Designing L2 and L3 Orderbook (without Templates)
with Mechanical and Situational Empathy
Hello folks, it’s been awhile. I’ve spent the last 2+ weeks working day-day on the quantpylib library. A handful of folks have requested access recently, and I have not yet updated the docs, simply because our dev speed is too rapid atm and it would be futile to keep it updated. Forgive me for that.
Previously, we introduced a new state of the art logging subsystem:
And as of late, we have completely revamped the archival subsystem (to a custom L0 binary capture), and am in the process of rewriting the native orderbooks, as well as data replay systems. I am also working on a sidecar terminal application so that traders/market makers with strategies powered by quantpylib have institutional grade trading infrastructure backing them.
Anyhow, since I was on the topic, today, we are going to do a light(er) article on implementing an orderbook. Previously, we already spoke on this topic:
While that was a pretty simple and intuitive discussion, much more detail can be assigned to this task. It is also a common question at quant dev interviews, and I have recently had quant friends drilled on these.

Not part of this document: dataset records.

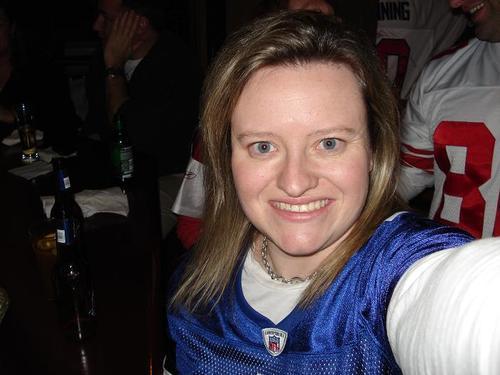 CJersey82's profile picture. Thoughts of a Jersey Girl living in KC-MO...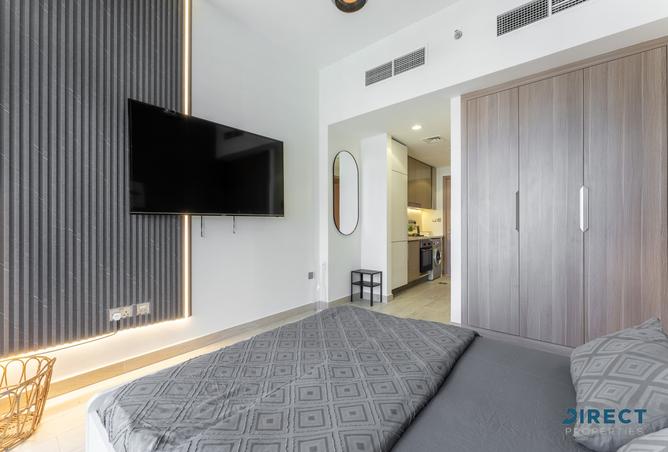 15937414 - صورة العقار 2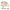 Beige, variant on GARENDE Inflatable Car Air Mattress Camping Air Mattress Bed for MPV Automotive Beige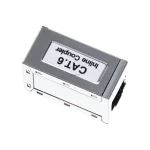 EFB Σύνδεσμος καλωδίων 1τμχ 37489.1 37489.1 - Image 3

Extending from our previous discussion, if we would like to extend an orderbook implementation into something matching-engine compatible and full-depth, the book needs to support queue position. That means the interface is no longer only MBP (market by price), but rather an MBO surface (market by order).
When it comes to L3 implementation, there are roughly two schools of thought. The standard text of reference is David Gross’s CppCon talk, When Nanoseconds Matter: Ultrafast Trading Systems in C++.
Some of the design pressures in this post are motivated by that discussion. Here we will provide some clarity and implementation on Gross’s solution and also expand on the crypto’s common L2 domain, and how we can support both interface efficiently without template overhead.